#### Extracted material
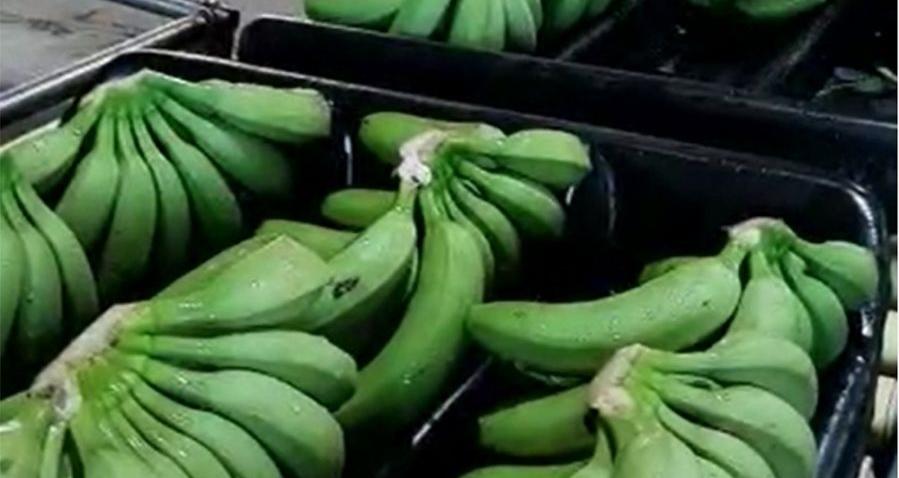 En Salta se producen frutas tropicales de calidad premium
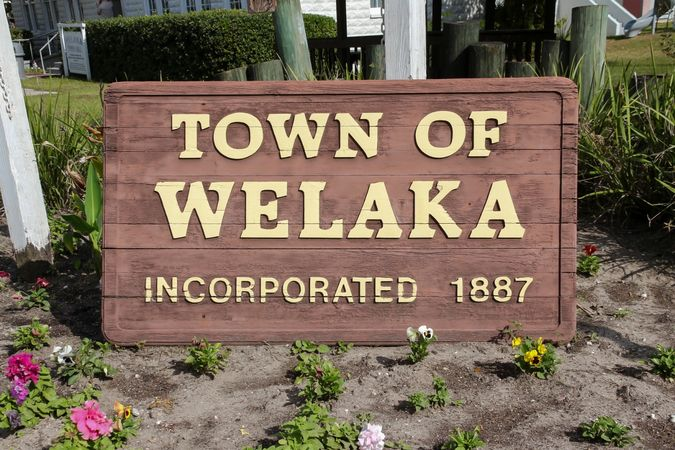 Welaka - Homes for Sale 14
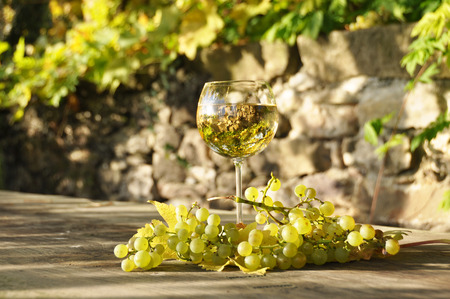 copa de vino: Glass of white wine and a bunch of grapes. Lavaux region, Switzerland
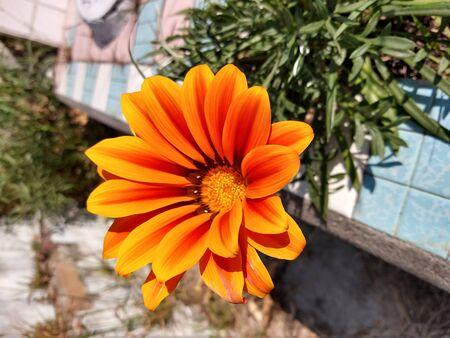 Daisy with orange petals 版權商用圖片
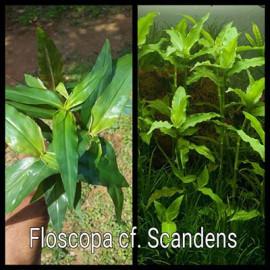 Floscopa cf. Scandens by www.aquastore.in
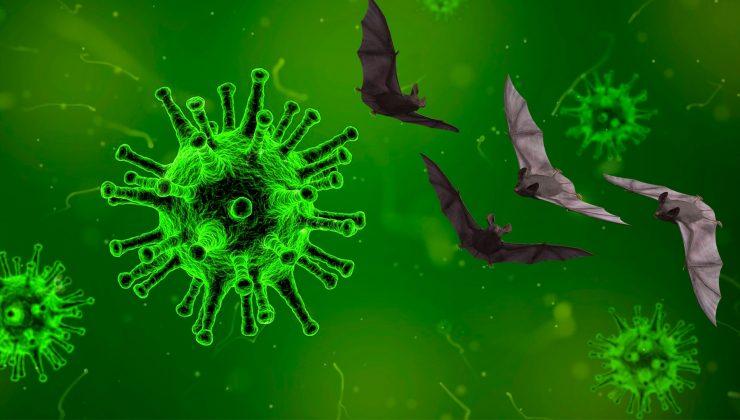 Finlandiya'da koronavirüs salgınında son durum (03.02.2021)
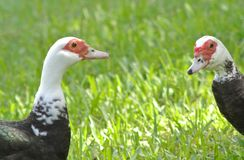 Two ducks meet royalty free stock images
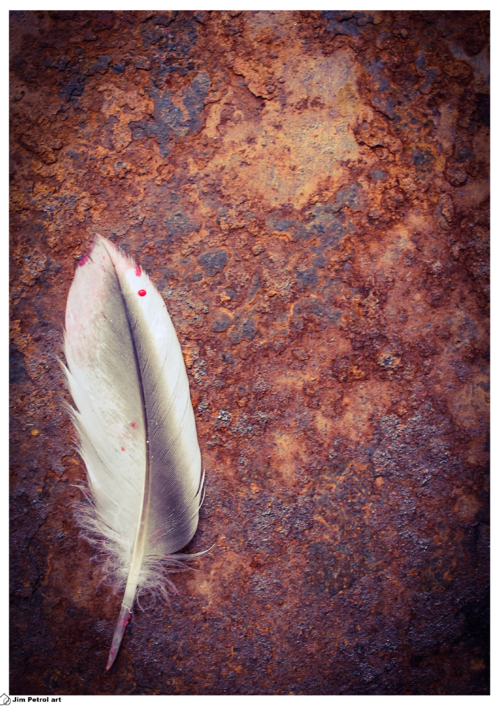 Feather and rust 001 - small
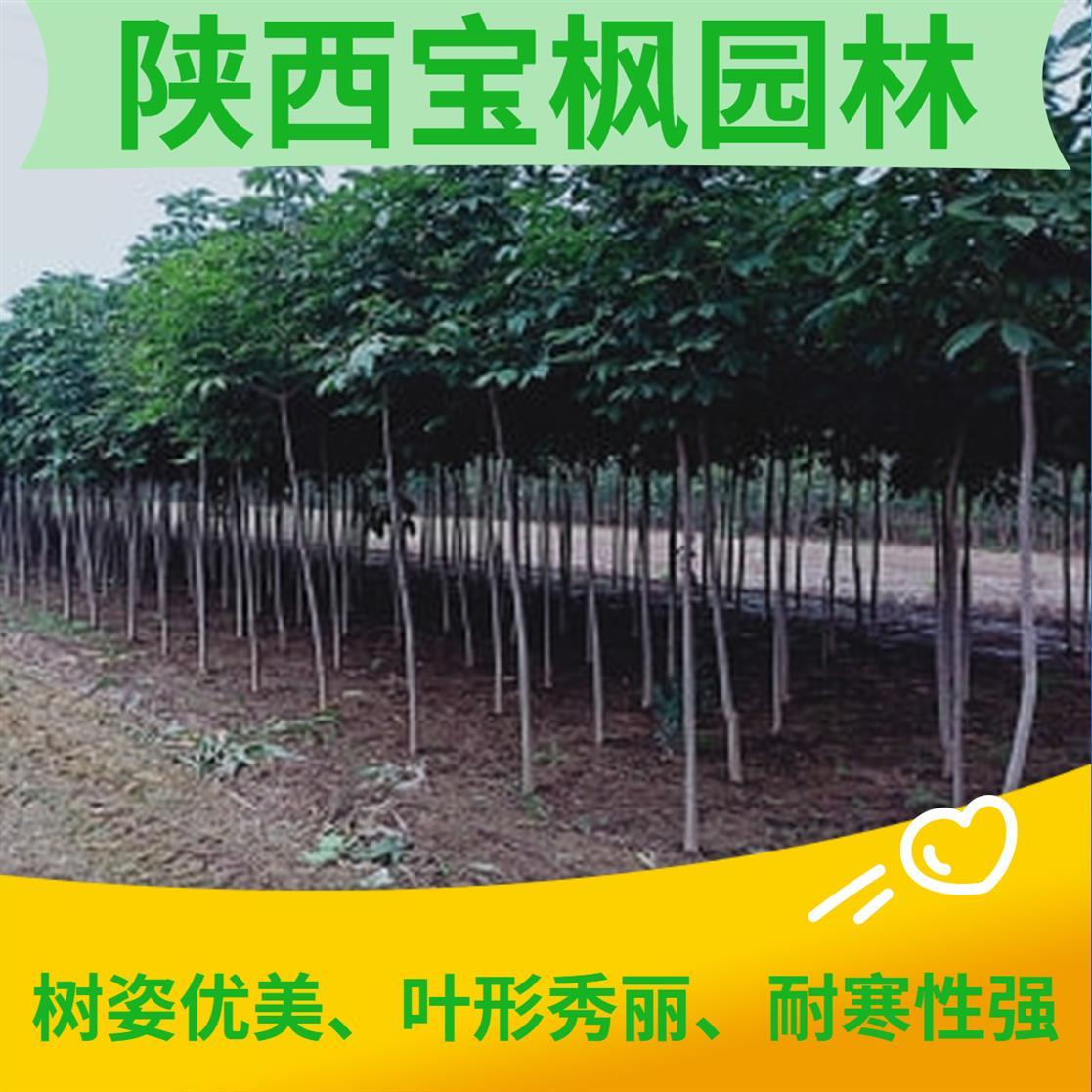 河源2公分七叶树繁殖 红叶元宝枫 树苗批发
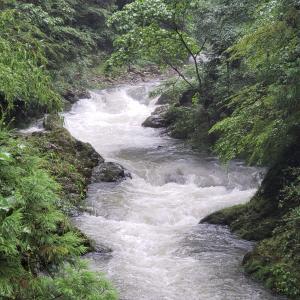 出戸川の視察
########
● **Directions**
Without reproducing any picture, repeat exactly the lines from the one containing "copa de vino: Glass" through the last line of the material above, both ends included.

● **Solved exercise**
 copa de vino: Glass of white wine and a bunch of grapes. Lavaux region, Switzerland
 Daisy with orange petals 版權商用圖片
 Floscopa cf. Scandens by www.aquastore.in
 Finlandiya'da koronavirüs salgınında son durum (03.02.2021)
 Two ducks meet royalty free stock images
 Feather and rust 001 - small
 河源2公分七叶树繁殖 红叶元宝枫 树苗批发
 出戸川の視察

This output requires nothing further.